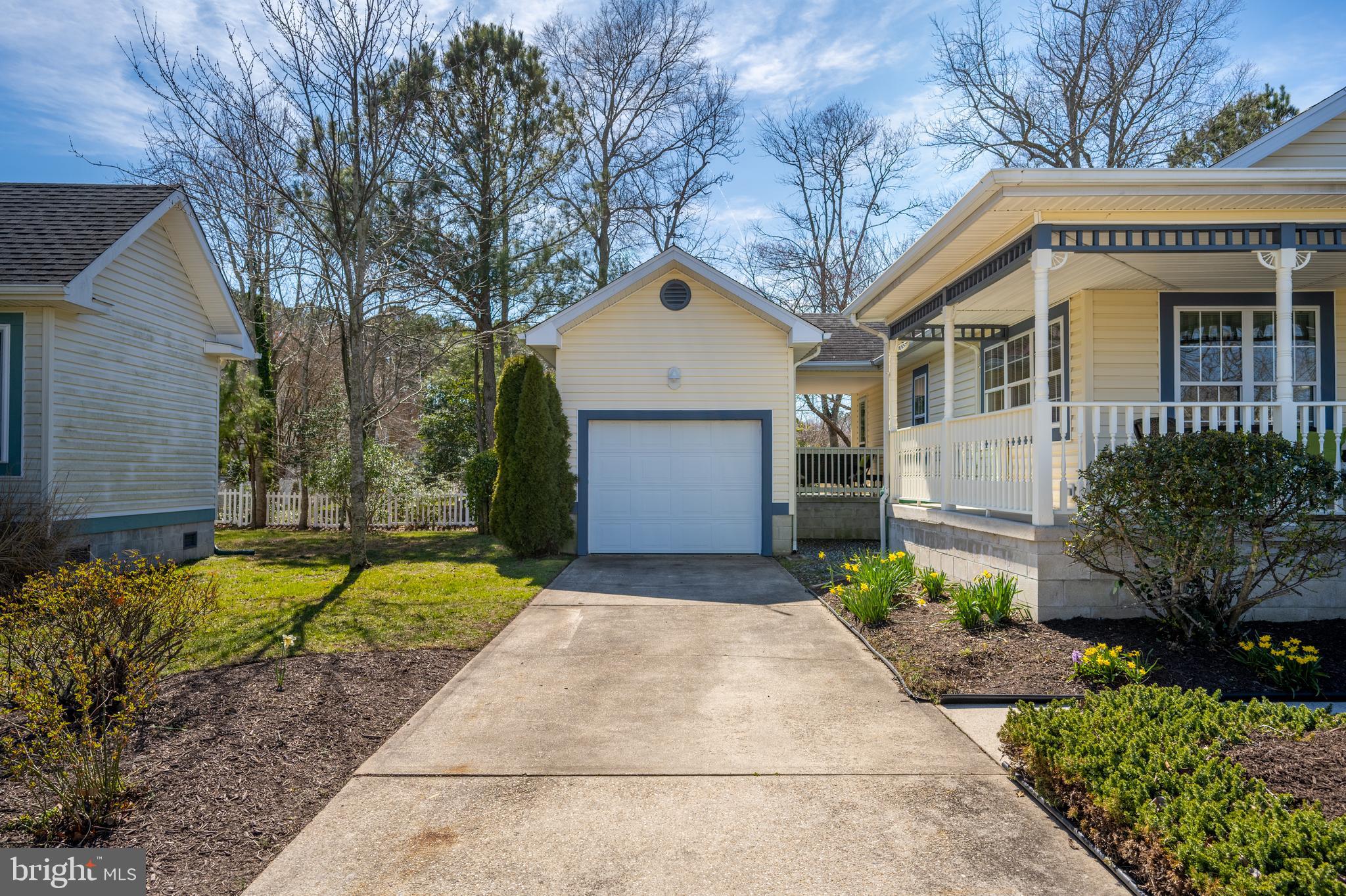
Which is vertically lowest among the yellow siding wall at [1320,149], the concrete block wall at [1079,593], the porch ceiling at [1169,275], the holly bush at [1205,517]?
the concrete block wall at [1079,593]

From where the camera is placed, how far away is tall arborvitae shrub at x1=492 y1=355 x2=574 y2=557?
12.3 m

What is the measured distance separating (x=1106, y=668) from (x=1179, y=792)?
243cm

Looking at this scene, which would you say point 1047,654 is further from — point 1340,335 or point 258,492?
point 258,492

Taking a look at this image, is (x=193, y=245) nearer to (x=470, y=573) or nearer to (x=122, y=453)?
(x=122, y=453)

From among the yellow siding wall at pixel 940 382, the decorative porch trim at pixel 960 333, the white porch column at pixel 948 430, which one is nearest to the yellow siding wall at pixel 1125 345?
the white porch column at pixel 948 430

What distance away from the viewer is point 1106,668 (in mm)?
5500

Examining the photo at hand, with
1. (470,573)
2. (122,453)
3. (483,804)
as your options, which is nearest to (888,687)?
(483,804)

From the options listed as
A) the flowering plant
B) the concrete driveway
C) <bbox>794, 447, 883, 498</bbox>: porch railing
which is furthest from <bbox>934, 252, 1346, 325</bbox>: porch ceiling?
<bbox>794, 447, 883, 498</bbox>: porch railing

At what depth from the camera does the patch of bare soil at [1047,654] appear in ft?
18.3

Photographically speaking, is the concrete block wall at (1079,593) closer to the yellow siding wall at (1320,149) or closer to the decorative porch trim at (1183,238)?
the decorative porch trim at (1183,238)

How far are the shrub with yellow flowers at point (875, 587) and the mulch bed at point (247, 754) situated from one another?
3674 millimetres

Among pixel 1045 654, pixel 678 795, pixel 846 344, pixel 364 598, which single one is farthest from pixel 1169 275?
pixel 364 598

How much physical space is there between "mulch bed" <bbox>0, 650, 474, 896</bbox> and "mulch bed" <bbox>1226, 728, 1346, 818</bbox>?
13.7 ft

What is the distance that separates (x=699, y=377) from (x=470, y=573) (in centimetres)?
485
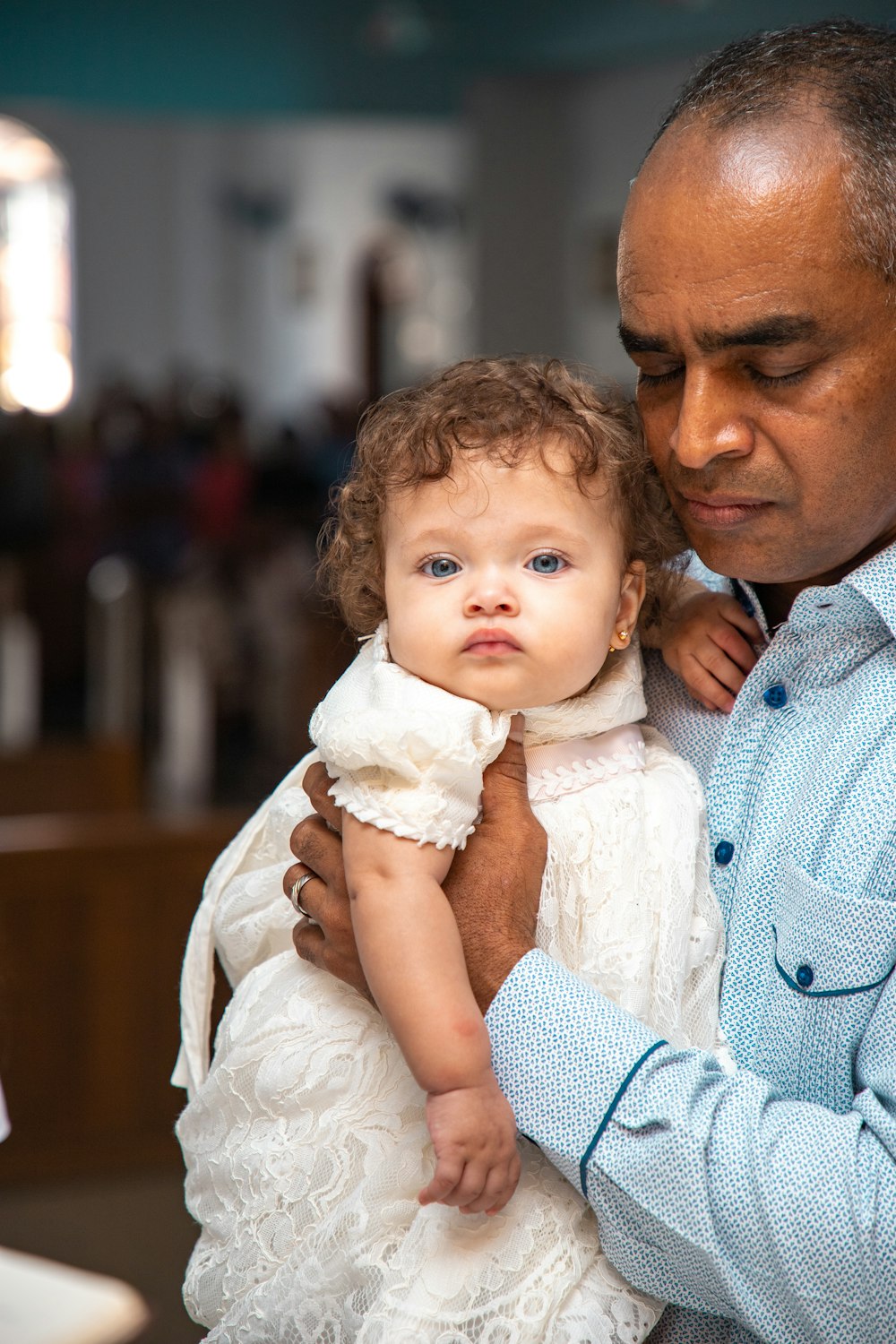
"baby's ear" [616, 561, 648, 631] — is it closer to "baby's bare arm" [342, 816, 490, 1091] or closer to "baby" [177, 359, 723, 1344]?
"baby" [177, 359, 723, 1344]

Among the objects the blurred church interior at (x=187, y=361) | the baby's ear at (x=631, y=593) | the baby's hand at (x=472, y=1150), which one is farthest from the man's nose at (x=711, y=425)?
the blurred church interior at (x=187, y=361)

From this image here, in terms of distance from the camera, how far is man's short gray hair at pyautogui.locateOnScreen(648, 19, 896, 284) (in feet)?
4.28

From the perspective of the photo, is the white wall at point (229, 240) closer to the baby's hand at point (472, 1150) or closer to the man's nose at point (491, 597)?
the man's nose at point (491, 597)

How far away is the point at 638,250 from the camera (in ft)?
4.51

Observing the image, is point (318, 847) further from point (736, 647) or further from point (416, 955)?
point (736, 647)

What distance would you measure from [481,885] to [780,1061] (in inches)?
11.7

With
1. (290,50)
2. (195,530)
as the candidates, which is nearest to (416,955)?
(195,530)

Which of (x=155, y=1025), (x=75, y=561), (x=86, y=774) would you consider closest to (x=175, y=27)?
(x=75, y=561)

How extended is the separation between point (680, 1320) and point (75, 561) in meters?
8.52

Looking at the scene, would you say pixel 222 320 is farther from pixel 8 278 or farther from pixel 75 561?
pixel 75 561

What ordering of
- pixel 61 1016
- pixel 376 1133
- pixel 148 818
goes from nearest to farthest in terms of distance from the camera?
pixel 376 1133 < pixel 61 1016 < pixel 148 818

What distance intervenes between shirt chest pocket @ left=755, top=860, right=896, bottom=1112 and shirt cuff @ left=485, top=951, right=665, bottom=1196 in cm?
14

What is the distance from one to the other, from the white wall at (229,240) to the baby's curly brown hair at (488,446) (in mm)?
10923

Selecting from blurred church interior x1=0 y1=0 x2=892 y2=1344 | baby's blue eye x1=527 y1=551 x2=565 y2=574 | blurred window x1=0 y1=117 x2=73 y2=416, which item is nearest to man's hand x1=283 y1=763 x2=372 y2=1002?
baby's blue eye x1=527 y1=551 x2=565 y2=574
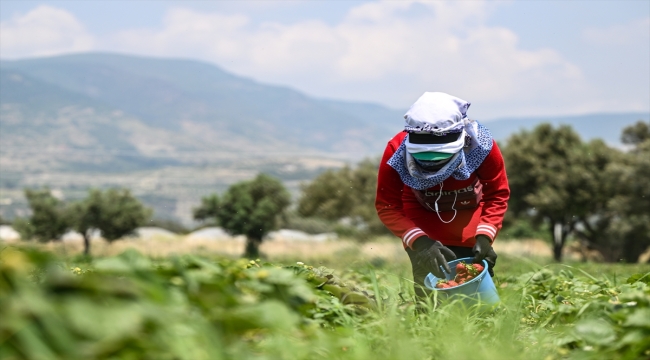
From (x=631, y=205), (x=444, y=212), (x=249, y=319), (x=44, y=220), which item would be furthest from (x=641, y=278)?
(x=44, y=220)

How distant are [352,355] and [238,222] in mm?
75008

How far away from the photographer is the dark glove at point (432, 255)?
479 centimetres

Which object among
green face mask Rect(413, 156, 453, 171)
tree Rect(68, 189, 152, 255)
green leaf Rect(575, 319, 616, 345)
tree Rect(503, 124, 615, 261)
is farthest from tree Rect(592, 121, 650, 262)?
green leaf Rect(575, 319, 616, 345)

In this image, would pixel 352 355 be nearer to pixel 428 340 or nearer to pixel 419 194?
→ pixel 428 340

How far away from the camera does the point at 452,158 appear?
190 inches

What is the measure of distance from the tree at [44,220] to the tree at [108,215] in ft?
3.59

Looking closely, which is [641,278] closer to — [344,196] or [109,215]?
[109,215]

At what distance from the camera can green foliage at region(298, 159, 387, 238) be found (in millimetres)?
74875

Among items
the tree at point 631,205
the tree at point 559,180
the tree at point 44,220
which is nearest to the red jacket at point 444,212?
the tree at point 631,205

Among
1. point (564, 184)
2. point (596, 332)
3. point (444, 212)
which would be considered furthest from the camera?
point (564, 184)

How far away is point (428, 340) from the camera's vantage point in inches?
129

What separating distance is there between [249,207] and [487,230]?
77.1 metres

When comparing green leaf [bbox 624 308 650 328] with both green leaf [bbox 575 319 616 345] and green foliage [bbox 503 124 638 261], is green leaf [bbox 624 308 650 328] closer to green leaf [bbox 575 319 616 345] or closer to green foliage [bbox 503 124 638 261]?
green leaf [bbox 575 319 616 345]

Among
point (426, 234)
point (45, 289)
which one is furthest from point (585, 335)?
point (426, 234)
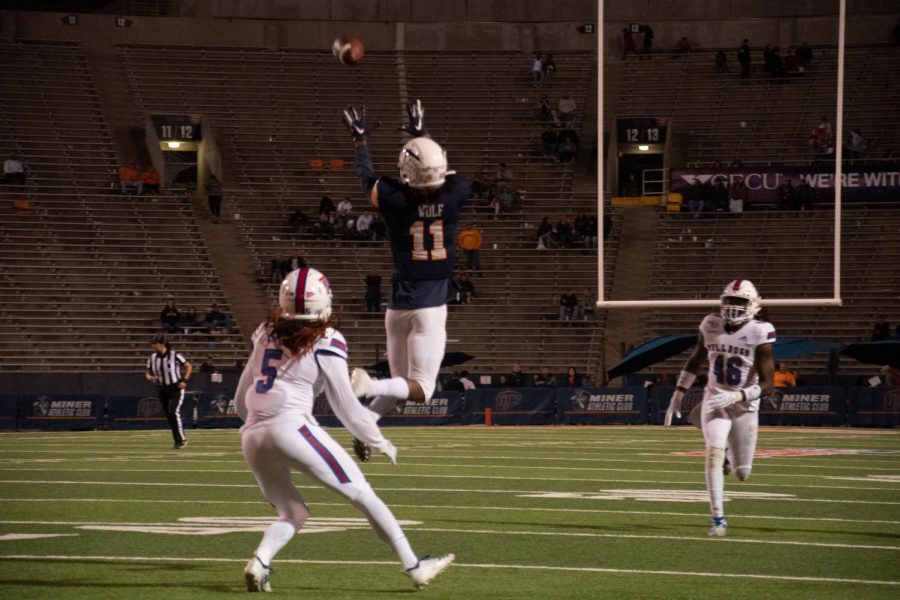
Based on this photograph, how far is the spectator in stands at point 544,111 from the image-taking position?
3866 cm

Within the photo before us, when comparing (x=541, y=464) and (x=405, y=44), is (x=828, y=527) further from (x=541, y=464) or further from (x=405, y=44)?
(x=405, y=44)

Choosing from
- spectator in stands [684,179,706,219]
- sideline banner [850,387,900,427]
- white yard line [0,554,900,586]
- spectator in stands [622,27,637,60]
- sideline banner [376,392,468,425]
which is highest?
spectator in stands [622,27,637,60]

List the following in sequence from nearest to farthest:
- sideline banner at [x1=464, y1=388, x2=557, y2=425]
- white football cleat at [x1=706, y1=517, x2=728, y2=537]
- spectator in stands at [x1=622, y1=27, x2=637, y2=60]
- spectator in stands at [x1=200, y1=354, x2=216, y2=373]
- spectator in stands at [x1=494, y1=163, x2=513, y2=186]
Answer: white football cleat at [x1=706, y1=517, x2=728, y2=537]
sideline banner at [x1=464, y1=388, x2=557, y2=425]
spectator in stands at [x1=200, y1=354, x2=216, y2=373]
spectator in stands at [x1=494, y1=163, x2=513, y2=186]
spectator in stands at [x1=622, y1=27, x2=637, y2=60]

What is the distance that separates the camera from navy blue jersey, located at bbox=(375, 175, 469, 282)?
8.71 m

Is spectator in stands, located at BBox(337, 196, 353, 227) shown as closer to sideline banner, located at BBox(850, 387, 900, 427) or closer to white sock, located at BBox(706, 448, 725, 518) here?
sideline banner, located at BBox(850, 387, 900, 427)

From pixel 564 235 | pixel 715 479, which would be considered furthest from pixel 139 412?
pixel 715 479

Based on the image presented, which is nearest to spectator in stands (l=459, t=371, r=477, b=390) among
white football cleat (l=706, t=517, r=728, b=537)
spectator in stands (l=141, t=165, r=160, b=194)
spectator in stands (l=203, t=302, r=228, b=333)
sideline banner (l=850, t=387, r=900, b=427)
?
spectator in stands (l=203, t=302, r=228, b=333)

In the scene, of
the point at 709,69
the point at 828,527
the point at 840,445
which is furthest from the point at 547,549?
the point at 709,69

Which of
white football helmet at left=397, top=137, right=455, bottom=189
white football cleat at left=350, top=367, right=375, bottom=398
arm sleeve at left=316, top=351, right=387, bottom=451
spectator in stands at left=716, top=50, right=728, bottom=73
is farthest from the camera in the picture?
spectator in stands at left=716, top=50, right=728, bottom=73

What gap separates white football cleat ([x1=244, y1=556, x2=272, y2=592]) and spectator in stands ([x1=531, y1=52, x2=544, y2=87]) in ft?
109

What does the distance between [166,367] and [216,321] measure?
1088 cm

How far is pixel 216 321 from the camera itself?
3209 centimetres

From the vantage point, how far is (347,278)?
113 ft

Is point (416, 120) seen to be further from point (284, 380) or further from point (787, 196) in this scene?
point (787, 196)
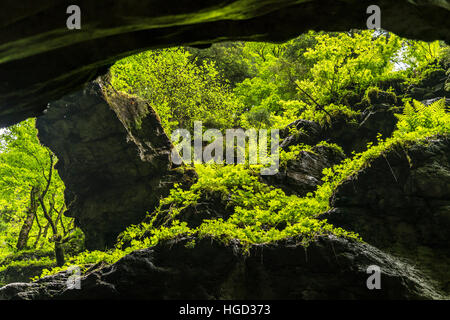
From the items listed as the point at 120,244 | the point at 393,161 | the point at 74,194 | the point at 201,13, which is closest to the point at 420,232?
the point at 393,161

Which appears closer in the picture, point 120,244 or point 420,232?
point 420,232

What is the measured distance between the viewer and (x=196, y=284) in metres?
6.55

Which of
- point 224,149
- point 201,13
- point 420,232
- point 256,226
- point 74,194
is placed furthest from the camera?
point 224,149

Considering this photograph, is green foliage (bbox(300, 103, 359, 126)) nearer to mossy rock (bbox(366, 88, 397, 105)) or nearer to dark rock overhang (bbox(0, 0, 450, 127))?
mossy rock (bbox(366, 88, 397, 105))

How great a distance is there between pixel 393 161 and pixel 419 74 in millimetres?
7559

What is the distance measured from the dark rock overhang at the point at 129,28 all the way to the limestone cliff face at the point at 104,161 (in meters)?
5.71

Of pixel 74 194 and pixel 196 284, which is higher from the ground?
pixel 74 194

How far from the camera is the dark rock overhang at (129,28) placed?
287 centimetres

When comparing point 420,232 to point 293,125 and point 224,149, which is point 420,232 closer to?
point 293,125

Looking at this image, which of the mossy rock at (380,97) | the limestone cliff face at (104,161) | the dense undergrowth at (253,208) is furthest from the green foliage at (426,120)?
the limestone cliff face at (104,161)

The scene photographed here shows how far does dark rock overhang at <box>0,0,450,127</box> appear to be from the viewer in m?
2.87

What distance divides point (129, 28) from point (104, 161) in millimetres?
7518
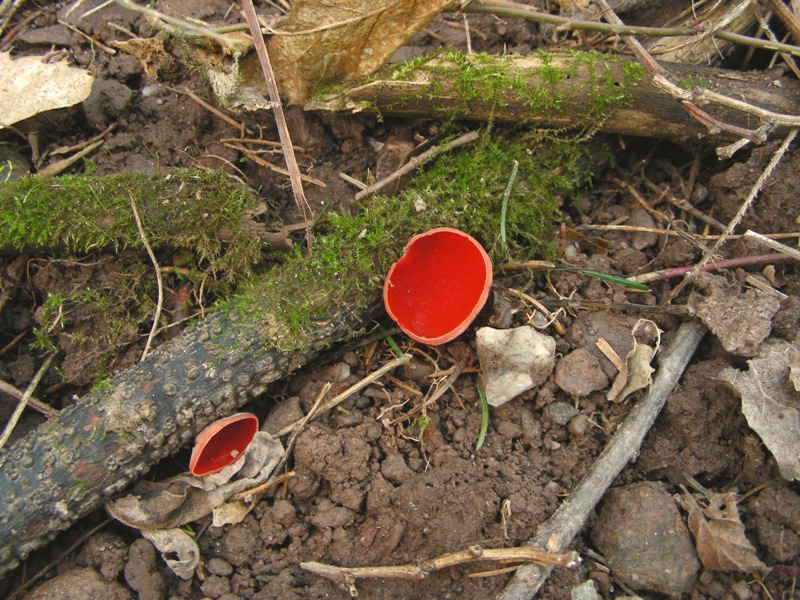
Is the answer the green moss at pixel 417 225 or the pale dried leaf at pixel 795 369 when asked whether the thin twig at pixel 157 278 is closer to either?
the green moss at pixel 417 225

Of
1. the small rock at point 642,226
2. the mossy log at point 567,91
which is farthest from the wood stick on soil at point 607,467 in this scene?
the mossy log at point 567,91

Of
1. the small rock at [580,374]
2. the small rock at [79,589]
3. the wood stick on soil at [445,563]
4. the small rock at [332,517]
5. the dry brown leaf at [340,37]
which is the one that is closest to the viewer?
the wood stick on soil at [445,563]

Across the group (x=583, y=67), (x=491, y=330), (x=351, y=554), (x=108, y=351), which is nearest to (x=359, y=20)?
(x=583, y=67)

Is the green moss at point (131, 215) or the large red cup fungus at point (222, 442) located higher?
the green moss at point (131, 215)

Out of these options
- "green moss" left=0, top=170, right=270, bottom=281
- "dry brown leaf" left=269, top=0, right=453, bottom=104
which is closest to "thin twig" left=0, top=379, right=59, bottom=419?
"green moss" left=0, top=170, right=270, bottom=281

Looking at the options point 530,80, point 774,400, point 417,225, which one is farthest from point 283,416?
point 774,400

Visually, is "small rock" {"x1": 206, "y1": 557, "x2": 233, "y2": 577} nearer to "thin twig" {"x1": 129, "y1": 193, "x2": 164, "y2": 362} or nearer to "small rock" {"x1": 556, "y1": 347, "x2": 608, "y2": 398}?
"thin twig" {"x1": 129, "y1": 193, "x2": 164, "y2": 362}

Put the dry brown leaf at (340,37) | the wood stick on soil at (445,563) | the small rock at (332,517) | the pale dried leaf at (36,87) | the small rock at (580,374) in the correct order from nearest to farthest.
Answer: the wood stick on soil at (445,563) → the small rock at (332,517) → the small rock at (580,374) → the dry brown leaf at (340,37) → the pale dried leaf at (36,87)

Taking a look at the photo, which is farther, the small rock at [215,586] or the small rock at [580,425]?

##########

=== Work required ===
Retype only the lines running from the line with "Across the group" to the end of the listing, including both of those lines.

=== Completed exercise ===
Across the group (x=583, y=67), (x=491, y=330), (x=351, y=554), (x=108, y=351), which is nearest to (x=359, y=20)?
(x=583, y=67)

Is the green moss at point (131, 215) or the large red cup fungus at point (222, 442) located higher?
the green moss at point (131, 215)

Out of these options
- "green moss" left=0, top=170, right=270, bottom=281
- "dry brown leaf" left=269, top=0, right=453, bottom=104
which is closest to "thin twig" left=0, top=379, right=59, bottom=419?
"green moss" left=0, top=170, right=270, bottom=281

Looking at the options point 530,80, point 774,400, point 417,225, which one is farthest from point 283,416?
point 774,400

Visually, is "small rock" {"x1": 206, "y1": 557, "x2": 233, "y2": 577} nearer to "thin twig" {"x1": 129, "y1": 193, "x2": 164, "y2": 362} or nearer to "small rock" {"x1": 556, "y1": 347, "x2": 608, "y2": 398}?
"thin twig" {"x1": 129, "y1": 193, "x2": 164, "y2": 362}

Put the dry brown leaf at (340,37) | the wood stick on soil at (445,563) | the small rock at (332,517) | the pale dried leaf at (36,87) | the small rock at (580,374) in the correct order from nearest to farthest.
Answer: the wood stick on soil at (445,563) → the small rock at (332,517) → the small rock at (580,374) → the dry brown leaf at (340,37) → the pale dried leaf at (36,87)

Taking a look at the photo, which is farther, the small rock at [215,586] or the small rock at [580,425]?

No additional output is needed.